As muralhas do castelo coroam este pequeno planalto fronteiriço ao mar e, sempre que as aprisiono na minha atenção, parece que as suas pedras respiram em mim tudo o que já presenciaram. Guardam a cor da terra na sua alma e, extremamente serenas recebem a erosão dos tempos. Estas são muralhas que guardam o passado e, de certa forma, nos aconchegam e protegem da aflição do futuro.

Na falésia que sustenta as muralhas, quando o vento sul anuncia chuva, ondulam os canaviais em rituais fúnebres, salvíficos e redentores, que no negrume da tempestade anseiam sempre pelo regresso do sol. Por entre elas esgueiram-se os rochedos negros vulcânicos do morro e nalgumas das suas brechas vivem quase suspensos agaves e aloés.

No sopé do morro do Largo do Muro da Praia unem-se os princípios e os fins das terras e das águas numa aliança de materiais e temperaturas que acarinham e acolhem o olhar de todos os que aqui buscam estar atentos. São cada vez menos. Desde que estas pedras, que se conjugam em calçadas, conhecem os meus passos e suportam o meu peso muita gente se foi embora e por aqui deixou de passar. Estão leves e vazias, as novas pedras, porque levantaram e levaram as polidas pelas memórias.

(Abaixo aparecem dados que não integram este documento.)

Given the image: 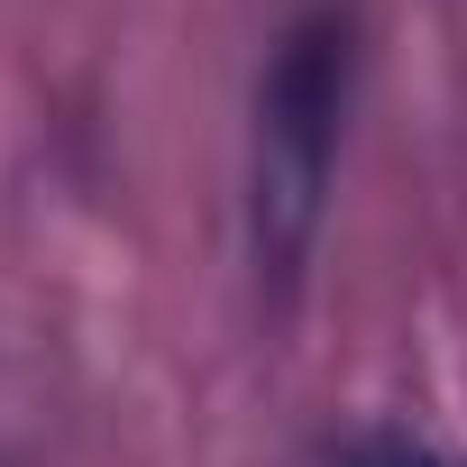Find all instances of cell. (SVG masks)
Masks as SVG:
<instances>
[{"mask_svg":"<svg viewBox=\"0 0 467 467\" xmlns=\"http://www.w3.org/2000/svg\"><path fill=\"white\" fill-rule=\"evenodd\" d=\"M358 0H303L275 28L257 92H248V192H239V229H248V275L257 303L285 321L312 285L321 229H330V183H339V147H348V110H358Z\"/></svg>","mask_w":467,"mask_h":467,"instance_id":"cell-1","label":"cell"},{"mask_svg":"<svg viewBox=\"0 0 467 467\" xmlns=\"http://www.w3.org/2000/svg\"><path fill=\"white\" fill-rule=\"evenodd\" d=\"M303 467H467L458 449H440L431 431H403V421H358V431H330Z\"/></svg>","mask_w":467,"mask_h":467,"instance_id":"cell-2","label":"cell"}]
</instances>
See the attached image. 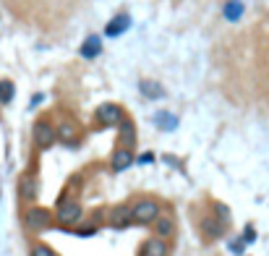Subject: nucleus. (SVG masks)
<instances>
[{
  "instance_id": "1",
  "label": "nucleus",
  "mask_w": 269,
  "mask_h": 256,
  "mask_svg": "<svg viewBox=\"0 0 269 256\" xmlns=\"http://www.w3.org/2000/svg\"><path fill=\"white\" fill-rule=\"evenodd\" d=\"M131 215H133V222L136 225H152L159 215H162V207L157 199H139L136 204L131 207Z\"/></svg>"
},
{
  "instance_id": "2",
  "label": "nucleus",
  "mask_w": 269,
  "mask_h": 256,
  "mask_svg": "<svg viewBox=\"0 0 269 256\" xmlns=\"http://www.w3.org/2000/svg\"><path fill=\"white\" fill-rule=\"evenodd\" d=\"M81 215H84V209H81V204L79 201H73V199H63L61 204H58V212H55V217H58V222L61 225H76L79 220H81Z\"/></svg>"
},
{
  "instance_id": "3",
  "label": "nucleus",
  "mask_w": 269,
  "mask_h": 256,
  "mask_svg": "<svg viewBox=\"0 0 269 256\" xmlns=\"http://www.w3.org/2000/svg\"><path fill=\"white\" fill-rule=\"evenodd\" d=\"M24 222H26V228H29V230L42 233V230H47V228H50L52 215L47 212V209H42V207H32V209H29V212L24 215Z\"/></svg>"
},
{
  "instance_id": "4",
  "label": "nucleus",
  "mask_w": 269,
  "mask_h": 256,
  "mask_svg": "<svg viewBox=\"0 0 269 256\" xmlns=\"http://www.w3.org/2000/svg\"><path fill=\"white\" fill-rule=\"evenodd\" d=\"M123 120V108L115 102H104L97 108V123L102 126H118Z\"/></svg>"
},
{
  "instance_id": "5",
  "label": "nucleus",
  "mask_w": 269,
  "mask_h": 256,
  "mask_svg": "<svg viewBox=\"0 0 269 256\" xmlns=\"http://www.w3.org/2000/svg\"><path fill=\"white\" fill-rule=\"evenodd\" d=\"M136 256H170V246H168L165 238L154 235V238H146L144 243L139 246Z\"/></svg>"
},
{
  "instance_id": "6",
  "label": "nucleus",
  "mask_w": 269,
  "mask_h": 256,
  "mask_svg": "<svg viewBox=\"0 0 269 256\" xmlns=\"http://www.w3.org/2000/svg\"><path fill=\"white\" fill-rule=\"evenodd\" d=\"M225 230H228V225L220 222L214 215H206L201 220V235H204V240H217V238L225 235Z\"/></svg>"
},
{
  "instance_id": "7",
  "label": "nucleus",
  "mask_w": 269,
  "mask_h": 256,
  "mask_svg": "<svg viewBox=\"0 0 269 256\" xmlns=\"http://www.w3.org/2000/svg\"><path fill=\"white\" fill-rule=\"evenodd\" d=\"M128 225H133L131 207H128V204H118V207H113V212H110V228L123 230V228H128Z\"/></svg>"
},
{
  "instance_id": "8",
  "label": "nucleus",
  "mask_w": 269,
  "mask_h": 256,
  "mask_svg": "<svg viewBox=\"0 0 269 256\" xmlns=\"http://www.w3.org/2000/svg\"><path fill=\"white\" fill-rule=\"evenodd\" d=\"M58 141V131L50 126V123H37L34 126V144L39 149H47Z\"/></svg>"
},
{
  "instance_id": "9",
  "label": "nucleus",
  "mask_w": 269,
  "mask_h": 256,
  "mask_svg": "<svg viewBox=\"0 0 269 256\" xmlns=\"http://www.w3.org/2000/svg\"><path fill=\"white\" fill-rule=\"evenodd\" d=\"M133 165V152L128 146H121L118 152L113 155V160H110V168H113V173H123V170H128Z\"/></svg>"
},
{
  "instance_id": "10",
  "label": "nucleus",
  "mask_w": 269,
  "mask_h": 256,
  "mask_svg": "<svg viewBox=\"0 0 269 256\" xmlns=\"http://www.w3.org/2000/svg\"><path fill=\"white\" fill-rule=\"evenodd\" d=\"M79 53H81L84 60H94V58H99V53H102V39H99V34H89V37L84 39V44L79 47Z\"/></svg>"
},
{
  "instance_id": "11",
  "label": "nucleus",
  "mask_w": 269,
  "mask_h": 256,
  "mask_svg": "<svg viewBox=\"0 0 269 256\" xmlns=\"http://www.w3.org/2000/svg\"><path fill=\"white\" fill-rule=\"evenodd\" d=\"M128 26H131V16H128V13H121V16H115L107 26H104V34L115 39V37L126 34V32H128Z\"/></svg>"
},
{
  "instance_id": "12",
  "label": "nucleus",
  "mask_w": 269,
  "mask_h": 256,
  "mask_svg": "<svg viewBox=\"0 0 269 256\" xmlns=\"http://www.w3.org/2000/svg\"><path fill=\"white\" fill-rule=\"evenodd\" d=\"M152 225H154V233H157L159 238H165V240H168V238L175 235V220H173L170 215H159Z\"/></svg>"
},
{
  "instance_id": "13",
  "label": "nucleus",
  "mask_w": 269,
  "mask_h": 256,
  "mask_svg": "<svg viewBox=\"0 0 269 256\" xmlns=\"http://www.w3.org/2000/svg\"><path fill=\"white\" fill-rule=\"evenodd\" d=\"M243 11H246V6L241 3V0H228V3L222 6V16H225V21H230V24H238L243 16Z\"/></svg>"
},
{
  "instance_id": "14",
  "label": "nucleus",
  "mask_w": 269,
  "mask_h": 256,
  "mask_svg": "<svg viewBox=\"0 0 269 256\" xmlns=\"http://www.w3.org/2000/svg\"><path fill=\"white\" fill-rule=\"evenodd\" d=\"M139 92L146 99H162V97H165V89H162L157 81H152V79H141L139 81Z\"/></svg>"
},
{
  "instance_id": "15",
  "label": "nucleus",
  "mask_w": 269,
  "mask_h": 256,
  "mask_svg": "<svg viewBox=\"0 0 269 256\" xmlns=\"http://www.w3.org/2000/svg\"><path fill=\"white\" fill-rule=\"evenodd\" d=\"M118 126H121V146H133V144H136V128H133V123H131V120L123 115V120H121V123H118Z\"/></svg>"
},
{
  "instance_id": "16",
  "label": "nucleus",
  "mask_w": 269,
  "mask_h": 256,
  "mask_svg": "<svg viewBox=\"0 0 269 256\" xmlns=\"http://www.w3.org/2000/svg\"><path fill=\"white\" fill-rule=\"evenodd\" d=\"M21 196L26 201L37 199V178H32V175H24L21 178Z\"/></svg>"
},
{
  "instance_id": "17",
  "label": "nucleus",
  "mask_w": 269,
  "mask_h": 256,
  "mask_svg": "<svg viewBox=\"0 0 269 256\" xmlns=\"http://www.w3.org/2000/svg\"><path fill=\"white\" fill-rule=\"evenodd\" d=\"M154 120H157V126L165 128V131H175V128H178V118L170 115V113H159Z\"/></svg>"
},
{
  "instance_id": "18",
  "label": "nucleus",
  "mask_w": 269,
  "mask_h": 256,
  "mask_svg": "<svg viewBox=\"0 0 269 256\" xmlns=\"http://www.w3.org/2000/svg\"><path fill=\"white\" fill-rule=\"evenodd\" d=\"M13 99V84L11 81H0V105H8Z\"/></svg>"
},
{
  "instance_id": "19",
  "label": "nucleus",
  "mask_w": 269,
  "mask_h": 256,
  "mask_svg": "<svg viewBox=\"0 0 269 256\" xmlns=\"http://www.w3.org/2000/svg\"><path fill=\"white\" fill-rule=\"evenodd\" d=\"M214 217L220 220V222H225V225H230V209L225 207V204H214Z\"/></svg>"
},
{
  "instance_id": "20",
  "label": "nucleus",
  "mask_w": 269,
  "mask_h": 256,
  "mask_svg": "<svg viewBox=\"0 0 269 256\" xmlns=\"http://www.w3.org/2000/svg\"><path fill=\"white\" fill-rule=\"evenodd\" d=\"M29 256H55V251H52L50 246H44V243H37Z\"/></svg>"
},
{
  "instance_id": "21",
  "label": "nucleus",
  "mask_w": 269,
  "mask_h": 256,
  "mask_svg": "<svg viewBox=\"0 0 269 256\" xmlns=\"http://www.w3.org/2000/svg\"><path fill=\"white\" fill-rule=\"evenodd\" d=\"M71 136H73V126H63L61 131H58V139H66L68 141Z\"/></svg>"
},
{
  "instance_id": "22",
  "label": "nucleus",
  "mask_w": 269,
  "mask_h": 256,
  "mask_svg": "<svg viewBox=\"0 0 269 256\" xmlns=\"http://www.w3.org/2000/svg\"><path fill=\"white\" fill-rule=\"evenodd\" d=\"M243 243H253V240H256V230H253V228H246V233H243Z\"/></svg>"
},
{
  "instance_id": "23",
  "label": "nucleus",
  "mask_w": 269,
  "mask_h": 256,
  "mask_svg": "<svg viewBox=\"0 0 269 256\" xmlns=\"http://www.w3.org/2000/svg\"><path fill=\"white\" fill-rule=\"evenodd\" d=\"M230 248H233V253H243V240H235Z\"/></svg>"
}]
</instances>
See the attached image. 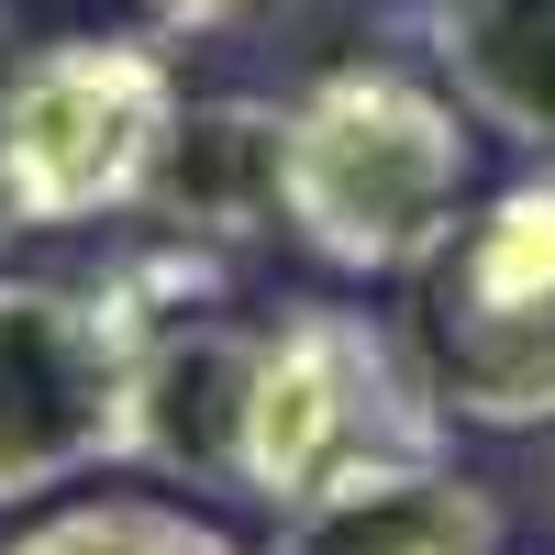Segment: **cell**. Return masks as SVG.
<instances>
[{
  "mask_svg": "<svg viewBox=\"0 0 555 555\" xmlns=\"http://www.w3.org/2000/svg\"><path fill=\"white\" fill-rule=\"evenodd\" d=\"M267 555H500V500L478 478L444 467H389V478H345L278 512Z\"/></svg>",
  "mask_w": 555,
  "mask_h": 555,
  "instance_id": "8",
  "label": "cell"
},
{
  "mask_svg": "<svg viewBox=\"0 0 555 555\" xmlns=\"http://www.w3.org/2000/svg\"><path fill=\"white\" fill-rule=\"evenodd\" d=\"M0 555H245V544L167 500H78V512H44L34 533H12Z\"/></svg>",
  "mask_w": 555,
  "mask_h": 555,
  "instance_id": "10",
  "label": "cell"
},
{
  "mask_svg": "<svg viewBox=\"0 0 555 555\" xmlns=\"http://www.w3.org/2000/svg\"><path fill=\"white\" fill-rule=\"evenodd\" d=\"M423 34L455 78V112L555 156V0H423Z\"/></svg>",
  "mask_w": 555,
  "mask_h": 555,
  "instance_id": "9",
  "label": "cell"
},
{
  "mask_svg": "<svg viewBox=\"0 0 555 555\" xmlns=\"http://www.w3.org/2000/svg\"><path fill=\"white\" fill-rule=\"evenodd\" d=\"M289 245L345 278H434L467 234V112L411 67H322L289 101L278 156Z\"/></svg>",
  "mask_w": 555,
  "mask_h": 555,
  "instance_id": "1",
  "label": "cell"
},
{
  "mask_svg": "<svg viewBox=\"0 0 555 555\" xmlns=\"http://www.w3.org/2000/svg\"><path fill=\"white\" fill-rule=\"evenodd\" d=\"M133 334L78 278H0V512L122 467Z\"/></svg>",
  "mask_w": 555,
  "mask_h": 555,
  "instance_id": "5",
  "label": "cell"
},
{
  "mask_svg": "<svg viewBox=\"0 0 555 555\" xmlns=\"http://www.w3.org/2000/svg\"><path fill=\"white\" fill-rule=\"evenodd\" d=\"M389 467H444V400L378 311L289 300L256 322V434H245V500L300 512V500Z\"/></svg>",
  "mask_w": 555,
  "mask_h": 555,
  "instance_id": "2",
  "label": "cell"
},
{
  "mask_svg": "<svg viewBox=\"0 0 555 555\" xmlns=\"http://www.w3.org/2000/svg\"><path fill=\"white\" fill-rule=\"evenodd\" d=\"M423 366L444 423L533 434L555 423V156L489 190L423 278Z\"/></svg>",
  "mask_w": 555,
  "mask_h": 555,
  "instance_id": "4",
  "label": "cell"
},
{
  "mask_svg": "<svg viewBox=\"0 0 555 555\" xmlns=\"http://www.w3.org/2000/svg\"><path fill=\"white\" fill-rule=\"evenodd\" d=\"M178 89L167 44L145 34H56L23 67H0V156H12L23 234H78V222L145 211V178L167 156Z\"/></svg>",
  "mask_w": 555,
  "mask_h": 555,
  "instance_id": "3",
  "label": "cell"
},
{
  "mask_svg": "<svg viewBox=\"0 0 555 555\" xmlns=\"http://www.w3.org/2000/svg\"><path fill=\"white\" fill-rule=\"evenodd\" d=\"M278 156H289V101H190L167 133V156L145 178V222L156 245H201V256H234L256 234H289V201H278Z\"/></svg>",
  "mask_w": 555,
  "mask_h": 555,
  "instance_id": "7",
  "label": "cell"
},
{
  "mask_svg": "<svg viewBox=\"0 0 555 555\" xmlns=\"http://www.w3.org/2000/svg\"><path fill=\"white\" fill-rule=\"evenodd\" d=\"M245 434H256V322L234 311L145 322L122 378V467L245 500Z\"/></svg>",
  "mask_w": 555,
  "mask_h": 555,
  "instance_id": "6",
  "label": "cell"
},
{
  "mask_svg": "<svg viewBox=\"0 0 555 555\" xmlns=\"http://www.w3.org/2000/svg\"><path fill=\"white\" fill-rule=\"evenodd\" d=\"M23 234V201H12V156H0V245Z\"/></svg>",
  "mask_w": 555,
  "mask_h": 555,
  "instance_id": "12",
  "label": "cell"
},
{
  "mask_svg": "<svg viewBox=\"0 0 555 555\" xmlns=\"http://www.w3.org/2000/svg\"><path fill=\"white\" fill-rule=\"evenodd\" d=\"M0 23H12V0H0Z\"/></svg>",
  "mask_w": 555,
  "mask_h": 555,
  "instance_id": "13",
  "label": "cell"
},
{
  "mask_svg": "<svg viewBox=\"0 0 555 555\" xmlns=\"http://www.w3.org/2000/svg\"><path fill=\"white\" fill-rule=\"evenodd\" d=\"M245 12H267V0H145L156 34H222V23H245Z\"/></svg>",
  "mask_w": 555,
  "mask_h": 555,
  "instance_id": "11",
  "label": "cell"
}]
</instances>
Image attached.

- Será que as miragens de desenvolvimento e do progresso que têm explodido em fogo-de-artifício inundaram e afogaram de ilusões as pessoas? Interrogam-se as gaivotas no areal da praia.

- Cuidar de edificações, esquecendo as pessoas, sempre foi o prenúncio do princípio do fim de sonhos imperiais. Gritam outras gaivotas poisadas no torreão do castelo.

As fachadas dos monumentos do regime que circundam o local cheiram a miragens de imortalidade e vomitam falsas ousadias de futuro. Elas também recebem, no silêncio cortante, os restos dos sons metálicos dos sinos da Igreja Matriz que marcam as horas desabitadas. Não há burburinho humano que os abafe. Apenas um gemido trémulo e amedrontado das águas órfãs, lá em baixo, a tentarem refugiar-se no areal da praia.

Olho em redor, o Outono aproxima-se.

Esvoaça um abandono que morde e inunda tudo.

Um sítio assim merece que as pessoas não o abandonem.